Final answer:
To calculate the yield to maturity on a 3-year, $1,000 discount bond with a current price of $921, subtract the purchase price from the face value to find the capital gain, divide by the purchase price, and find the annualized rate. The approximate yield to maturity is 2.8% when rounded to one decimal place.
Step-by-step explanation:
The question is asking how to calculate the yield to maturity on a 3-year, $1,000 discount bond with a current price of $921. To calculate this, you must consider that at the end of the bond's term, the investor will receive the $1,000 face value. The yield to maturity represents the total return on the bond, which includes interest payments plus capital gains.

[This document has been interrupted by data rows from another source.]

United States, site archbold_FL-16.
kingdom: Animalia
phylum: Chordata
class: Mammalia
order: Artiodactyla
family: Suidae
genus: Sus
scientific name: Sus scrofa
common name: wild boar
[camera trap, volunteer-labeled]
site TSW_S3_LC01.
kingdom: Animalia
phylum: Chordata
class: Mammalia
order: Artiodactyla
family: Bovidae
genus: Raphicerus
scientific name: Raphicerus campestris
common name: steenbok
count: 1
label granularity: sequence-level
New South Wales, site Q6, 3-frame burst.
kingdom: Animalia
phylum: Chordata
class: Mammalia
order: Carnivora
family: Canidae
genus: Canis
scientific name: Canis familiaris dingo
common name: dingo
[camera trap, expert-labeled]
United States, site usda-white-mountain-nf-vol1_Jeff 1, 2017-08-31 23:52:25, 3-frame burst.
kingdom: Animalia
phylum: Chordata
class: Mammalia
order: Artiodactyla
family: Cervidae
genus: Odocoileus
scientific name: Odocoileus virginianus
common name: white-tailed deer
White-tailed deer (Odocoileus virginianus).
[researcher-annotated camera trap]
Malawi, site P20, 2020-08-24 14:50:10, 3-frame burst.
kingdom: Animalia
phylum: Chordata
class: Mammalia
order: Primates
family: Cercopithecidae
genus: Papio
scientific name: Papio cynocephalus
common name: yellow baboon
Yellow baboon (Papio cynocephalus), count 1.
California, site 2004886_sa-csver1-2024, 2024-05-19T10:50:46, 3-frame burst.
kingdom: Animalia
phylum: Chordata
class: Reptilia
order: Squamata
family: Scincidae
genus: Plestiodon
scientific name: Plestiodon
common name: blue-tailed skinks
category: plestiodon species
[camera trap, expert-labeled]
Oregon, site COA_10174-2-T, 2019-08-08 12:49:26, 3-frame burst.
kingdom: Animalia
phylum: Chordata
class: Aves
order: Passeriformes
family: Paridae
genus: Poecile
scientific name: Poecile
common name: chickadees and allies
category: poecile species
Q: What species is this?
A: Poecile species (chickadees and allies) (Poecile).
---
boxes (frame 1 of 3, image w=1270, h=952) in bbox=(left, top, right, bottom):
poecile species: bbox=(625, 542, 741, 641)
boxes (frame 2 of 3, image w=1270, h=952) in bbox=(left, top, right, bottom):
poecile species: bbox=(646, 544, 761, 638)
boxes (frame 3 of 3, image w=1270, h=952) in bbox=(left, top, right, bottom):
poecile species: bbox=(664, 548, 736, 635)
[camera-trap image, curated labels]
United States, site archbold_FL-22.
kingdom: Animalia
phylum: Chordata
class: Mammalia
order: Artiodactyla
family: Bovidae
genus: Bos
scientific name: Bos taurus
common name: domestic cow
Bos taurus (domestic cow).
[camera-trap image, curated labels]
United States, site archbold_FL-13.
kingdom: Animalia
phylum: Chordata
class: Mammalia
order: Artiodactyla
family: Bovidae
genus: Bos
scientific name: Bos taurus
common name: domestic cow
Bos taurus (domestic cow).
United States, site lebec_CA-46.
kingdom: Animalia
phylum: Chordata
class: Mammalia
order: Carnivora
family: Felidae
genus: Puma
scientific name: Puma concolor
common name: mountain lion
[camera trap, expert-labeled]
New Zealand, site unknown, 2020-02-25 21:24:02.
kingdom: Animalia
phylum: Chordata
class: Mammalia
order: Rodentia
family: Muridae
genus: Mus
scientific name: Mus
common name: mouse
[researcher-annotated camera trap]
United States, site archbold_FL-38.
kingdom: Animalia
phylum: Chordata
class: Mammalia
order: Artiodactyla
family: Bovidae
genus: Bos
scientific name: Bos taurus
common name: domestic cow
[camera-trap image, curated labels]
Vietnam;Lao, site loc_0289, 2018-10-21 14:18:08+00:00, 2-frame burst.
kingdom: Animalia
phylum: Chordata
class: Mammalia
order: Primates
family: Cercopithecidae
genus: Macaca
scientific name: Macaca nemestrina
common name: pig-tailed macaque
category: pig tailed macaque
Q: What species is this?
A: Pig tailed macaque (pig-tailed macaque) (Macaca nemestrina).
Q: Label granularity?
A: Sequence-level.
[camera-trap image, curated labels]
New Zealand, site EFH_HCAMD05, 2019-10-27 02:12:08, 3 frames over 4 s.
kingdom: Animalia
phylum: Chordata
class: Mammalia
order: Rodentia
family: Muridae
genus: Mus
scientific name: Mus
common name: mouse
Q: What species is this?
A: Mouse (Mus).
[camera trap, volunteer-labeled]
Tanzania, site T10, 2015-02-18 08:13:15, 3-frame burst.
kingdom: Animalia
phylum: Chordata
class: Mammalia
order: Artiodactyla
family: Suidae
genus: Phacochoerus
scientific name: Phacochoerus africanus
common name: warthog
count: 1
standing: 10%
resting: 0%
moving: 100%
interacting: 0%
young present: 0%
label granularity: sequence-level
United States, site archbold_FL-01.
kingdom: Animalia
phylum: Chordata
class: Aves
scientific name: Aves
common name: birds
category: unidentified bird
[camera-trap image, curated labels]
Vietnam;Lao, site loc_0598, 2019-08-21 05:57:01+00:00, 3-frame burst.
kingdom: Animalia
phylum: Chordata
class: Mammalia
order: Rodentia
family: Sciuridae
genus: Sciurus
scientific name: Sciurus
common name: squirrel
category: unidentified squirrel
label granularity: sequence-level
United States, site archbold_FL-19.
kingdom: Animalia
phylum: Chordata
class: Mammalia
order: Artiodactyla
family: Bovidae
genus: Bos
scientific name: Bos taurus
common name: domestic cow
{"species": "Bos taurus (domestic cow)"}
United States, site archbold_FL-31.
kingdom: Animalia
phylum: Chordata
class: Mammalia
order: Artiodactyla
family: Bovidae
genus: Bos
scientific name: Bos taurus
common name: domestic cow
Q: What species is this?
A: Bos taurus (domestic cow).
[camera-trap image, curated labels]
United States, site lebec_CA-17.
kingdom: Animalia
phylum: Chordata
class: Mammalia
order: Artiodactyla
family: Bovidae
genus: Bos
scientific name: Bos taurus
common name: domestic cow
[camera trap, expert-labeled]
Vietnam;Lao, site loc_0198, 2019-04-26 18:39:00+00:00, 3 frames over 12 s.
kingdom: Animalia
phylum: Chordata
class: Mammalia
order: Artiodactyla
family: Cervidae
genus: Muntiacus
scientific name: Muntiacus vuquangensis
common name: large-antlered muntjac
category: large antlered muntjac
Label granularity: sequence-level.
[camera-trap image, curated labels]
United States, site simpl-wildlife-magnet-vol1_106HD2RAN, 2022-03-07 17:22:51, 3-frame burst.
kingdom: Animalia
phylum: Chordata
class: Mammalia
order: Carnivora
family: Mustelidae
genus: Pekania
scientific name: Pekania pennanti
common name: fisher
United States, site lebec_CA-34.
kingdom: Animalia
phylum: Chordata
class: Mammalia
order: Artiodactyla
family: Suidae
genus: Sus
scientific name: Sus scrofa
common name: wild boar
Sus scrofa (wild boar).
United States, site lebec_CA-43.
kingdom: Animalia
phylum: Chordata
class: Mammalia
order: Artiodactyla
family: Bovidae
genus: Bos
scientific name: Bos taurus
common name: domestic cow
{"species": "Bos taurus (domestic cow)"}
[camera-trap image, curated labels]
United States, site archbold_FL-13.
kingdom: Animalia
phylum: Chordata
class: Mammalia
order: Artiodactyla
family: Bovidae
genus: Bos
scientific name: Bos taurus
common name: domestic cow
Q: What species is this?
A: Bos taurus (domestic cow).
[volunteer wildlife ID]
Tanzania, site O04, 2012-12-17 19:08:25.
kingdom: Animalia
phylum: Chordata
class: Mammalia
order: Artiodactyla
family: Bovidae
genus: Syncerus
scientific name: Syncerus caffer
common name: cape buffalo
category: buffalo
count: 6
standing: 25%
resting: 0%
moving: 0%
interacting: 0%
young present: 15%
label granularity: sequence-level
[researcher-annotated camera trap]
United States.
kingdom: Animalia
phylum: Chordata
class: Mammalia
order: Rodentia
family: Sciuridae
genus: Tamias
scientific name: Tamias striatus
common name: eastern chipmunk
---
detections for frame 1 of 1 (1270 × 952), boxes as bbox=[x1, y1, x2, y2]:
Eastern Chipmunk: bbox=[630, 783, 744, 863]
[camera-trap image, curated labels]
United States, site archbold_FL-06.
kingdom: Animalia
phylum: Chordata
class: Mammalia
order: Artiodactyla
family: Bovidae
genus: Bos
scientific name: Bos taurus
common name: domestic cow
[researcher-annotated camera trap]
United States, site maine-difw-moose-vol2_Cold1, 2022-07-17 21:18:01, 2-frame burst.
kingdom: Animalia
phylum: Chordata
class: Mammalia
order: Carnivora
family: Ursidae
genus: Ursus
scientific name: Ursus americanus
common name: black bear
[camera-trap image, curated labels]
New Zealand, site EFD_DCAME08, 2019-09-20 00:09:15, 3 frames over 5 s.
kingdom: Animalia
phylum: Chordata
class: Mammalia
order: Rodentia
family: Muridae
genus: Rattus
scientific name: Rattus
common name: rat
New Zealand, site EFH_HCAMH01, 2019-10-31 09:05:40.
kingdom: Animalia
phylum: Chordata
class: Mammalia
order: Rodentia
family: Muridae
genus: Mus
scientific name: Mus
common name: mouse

Assuming there are no coupon payments (as it is a discount bond), the formula to calculate the yield to maturity would be as follows:
- Subtract the current price of the bond ($921) from the face value ($1,000) to find the total return at maturity, which would be $79.
- Divide $79 by the current price ($921) to get the annual return.
- As the bond is held for 3 years, calculate the annual yield to maturity by taking the cube root of (1 + annual return) - 1.
Mathematically, this gives us an equation for the approximate yield to maturity (YTM):
YTM ≈ [(($1,000 / $921)^(1/3)) - 1] × 100%
Calculating this, we find that the approximate yield to maturity is 2.8% when rounded to one decimal place.